Minister in the Prime Minister’s Office, Indranee Rajah, defended the impending Goods and Services Tax (GST) hike saying it is needed to ensure Singapore’s financial sustainability, in the Government’s first official speech outlining strategies for Budget 2020.
During Budget 2018, Finance Minister Heng Swee Keat announced that the GST will increase by 2 per cent, from the current 7 per cent to 9 per cent, and that the tax hike will be implemented sometime between 2021 and 2025.
It is of interest that the GST hike will only be implemented from 2021, as it means that the tax hike will most likely only go into effect after the next General Election which must be held by 15 Jan 2021.
Ms Rajah commented on the GST hike as she addressed about 120 members of the public at REACH’s Pre-Budget 2020 Dialogue on Tuesday (Dec 3) evening.
She said the GST hike is necessary as the Government spends more on supporting younger families and older workers and allocates more funding to security and fighting climate change.
The Minister said: “Over the past decade, government expenditure has more than doubled. While our operating revenue has also grown, it is still outstripped by our growing spending needs.”
She added that “the change in our age profile and the need to spend more on healthcare, pre-school and security – all of which are recurrent spending – will require a more sustainable or recurrent source of funding. The GST increase will allow us to meet these needs.”
Ms Rajah assured the public that the Government is planning a GST offset package to lighten the burden for needy families and said that details will be announced at Budget 2020.
The GST hike remains a contentious topic among Singaporeans, especially since it came at a time when many families saw the cost of living going up.
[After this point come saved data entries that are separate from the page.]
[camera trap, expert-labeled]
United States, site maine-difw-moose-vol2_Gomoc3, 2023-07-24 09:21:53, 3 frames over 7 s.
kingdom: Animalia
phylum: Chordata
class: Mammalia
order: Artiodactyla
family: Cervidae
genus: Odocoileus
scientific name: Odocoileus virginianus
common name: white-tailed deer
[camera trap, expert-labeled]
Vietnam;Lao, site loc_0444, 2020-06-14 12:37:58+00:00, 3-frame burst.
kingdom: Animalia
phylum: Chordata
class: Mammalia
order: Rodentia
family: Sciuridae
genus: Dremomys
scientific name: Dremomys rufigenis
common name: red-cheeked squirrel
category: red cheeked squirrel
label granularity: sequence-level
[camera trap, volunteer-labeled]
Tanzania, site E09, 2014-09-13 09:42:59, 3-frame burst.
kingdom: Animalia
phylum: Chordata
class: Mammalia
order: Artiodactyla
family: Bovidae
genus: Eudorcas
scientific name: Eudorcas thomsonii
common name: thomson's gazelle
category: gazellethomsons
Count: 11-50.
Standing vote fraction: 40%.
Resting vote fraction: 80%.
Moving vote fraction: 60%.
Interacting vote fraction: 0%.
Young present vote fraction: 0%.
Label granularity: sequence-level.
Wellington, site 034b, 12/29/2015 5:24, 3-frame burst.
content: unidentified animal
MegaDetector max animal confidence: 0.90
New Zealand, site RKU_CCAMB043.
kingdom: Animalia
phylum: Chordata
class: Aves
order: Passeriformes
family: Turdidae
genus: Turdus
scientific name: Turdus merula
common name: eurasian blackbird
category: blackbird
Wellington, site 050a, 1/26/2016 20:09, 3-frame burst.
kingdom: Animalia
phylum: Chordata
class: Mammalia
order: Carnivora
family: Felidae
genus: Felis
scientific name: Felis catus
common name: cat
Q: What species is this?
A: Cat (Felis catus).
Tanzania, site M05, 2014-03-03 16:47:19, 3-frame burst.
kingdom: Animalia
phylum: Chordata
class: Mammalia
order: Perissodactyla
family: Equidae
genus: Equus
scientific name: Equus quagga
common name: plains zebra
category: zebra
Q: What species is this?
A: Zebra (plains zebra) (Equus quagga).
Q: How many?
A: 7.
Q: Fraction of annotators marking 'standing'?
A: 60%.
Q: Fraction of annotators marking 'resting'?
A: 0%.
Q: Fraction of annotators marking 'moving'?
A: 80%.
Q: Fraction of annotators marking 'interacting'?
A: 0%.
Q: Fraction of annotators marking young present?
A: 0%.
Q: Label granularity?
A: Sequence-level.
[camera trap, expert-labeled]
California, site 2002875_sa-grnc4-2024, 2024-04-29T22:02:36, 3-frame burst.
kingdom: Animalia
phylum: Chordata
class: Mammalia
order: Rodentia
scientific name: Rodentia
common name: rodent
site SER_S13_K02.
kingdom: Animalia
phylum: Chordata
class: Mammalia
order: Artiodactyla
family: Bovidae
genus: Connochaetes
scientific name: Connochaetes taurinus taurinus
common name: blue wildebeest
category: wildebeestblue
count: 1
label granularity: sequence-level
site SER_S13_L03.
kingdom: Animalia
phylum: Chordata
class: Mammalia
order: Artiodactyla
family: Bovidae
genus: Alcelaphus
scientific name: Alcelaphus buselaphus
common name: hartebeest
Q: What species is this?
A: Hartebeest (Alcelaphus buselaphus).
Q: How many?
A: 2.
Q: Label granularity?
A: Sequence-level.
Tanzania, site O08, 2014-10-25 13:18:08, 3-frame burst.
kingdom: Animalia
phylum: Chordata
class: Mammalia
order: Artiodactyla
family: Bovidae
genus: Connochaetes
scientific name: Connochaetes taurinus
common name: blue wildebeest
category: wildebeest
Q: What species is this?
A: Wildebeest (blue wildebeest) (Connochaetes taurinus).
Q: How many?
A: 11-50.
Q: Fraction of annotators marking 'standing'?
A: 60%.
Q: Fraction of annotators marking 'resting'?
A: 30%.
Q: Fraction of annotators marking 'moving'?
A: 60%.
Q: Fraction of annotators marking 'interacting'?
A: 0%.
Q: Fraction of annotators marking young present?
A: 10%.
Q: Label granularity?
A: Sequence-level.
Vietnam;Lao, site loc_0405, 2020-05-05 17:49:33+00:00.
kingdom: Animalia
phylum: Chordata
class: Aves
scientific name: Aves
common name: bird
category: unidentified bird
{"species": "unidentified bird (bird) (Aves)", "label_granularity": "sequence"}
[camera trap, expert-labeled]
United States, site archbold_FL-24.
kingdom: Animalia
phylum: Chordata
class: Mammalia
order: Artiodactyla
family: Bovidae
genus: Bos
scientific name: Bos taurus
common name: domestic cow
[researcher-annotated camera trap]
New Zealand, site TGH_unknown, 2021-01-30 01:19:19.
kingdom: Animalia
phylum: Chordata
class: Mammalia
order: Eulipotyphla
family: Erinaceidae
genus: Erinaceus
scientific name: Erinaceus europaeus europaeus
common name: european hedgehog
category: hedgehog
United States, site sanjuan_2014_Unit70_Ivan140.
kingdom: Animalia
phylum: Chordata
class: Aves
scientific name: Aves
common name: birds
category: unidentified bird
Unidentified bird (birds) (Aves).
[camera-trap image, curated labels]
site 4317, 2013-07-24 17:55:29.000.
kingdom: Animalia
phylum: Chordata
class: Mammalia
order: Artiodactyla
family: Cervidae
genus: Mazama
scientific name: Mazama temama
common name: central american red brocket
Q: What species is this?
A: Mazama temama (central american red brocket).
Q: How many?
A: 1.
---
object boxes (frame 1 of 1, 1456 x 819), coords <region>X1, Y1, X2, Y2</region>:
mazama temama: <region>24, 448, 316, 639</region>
Water price increased by a hefty 30 per cent while electricity tariffs consistently rose. Singaporeans responding to the GST hike after Budget 2018 were quick to highlight Prime Minister Lee Hsien Loong’s campaign promise made during the 2015 General Election.
Referring to the Workers’ Party’s (WP) suggestion that the government would raise taxes after the election, PM Lee asserted that the government “did not play such games with voters.”
Speaking at the PAP Headquarters on Sept 5, 2015, in the middle of the 2015 GE campaigning period, PM Lee said, “Raising, adjusting taxes is a very big decision. You consider it carefully, you discuss it thoroughly, and you do it only when you absolutely have to. What will make you need to raise GST? Profligate spending and irresponsible, unsustainable plans. That is what will hurt and require you to raise taxes and GST.”
According to the New Paper, the PM added, “I think it’s a strange psychology to think that this is a government which is only dying to do bad things to people… Do we look like that? Here we are, trying to do the best and needing support. And I would turn the argument and say, be careful if they give more votes to the WP.
“WP will become even more arrogant and oppressive over the rest of the parties as they are already so.”
Days after the Prime Minister made these remarks, the ruling People’s Action Party (PAP) won a resounding victory at the polls.
Achieving its best results since 2001 with 69.86 per cent of the popular vote – an increase of 9.72 per cent from the previous election in 2011 – the PAP won 83 out of 89 seats, with the other 6 seats won by the WP.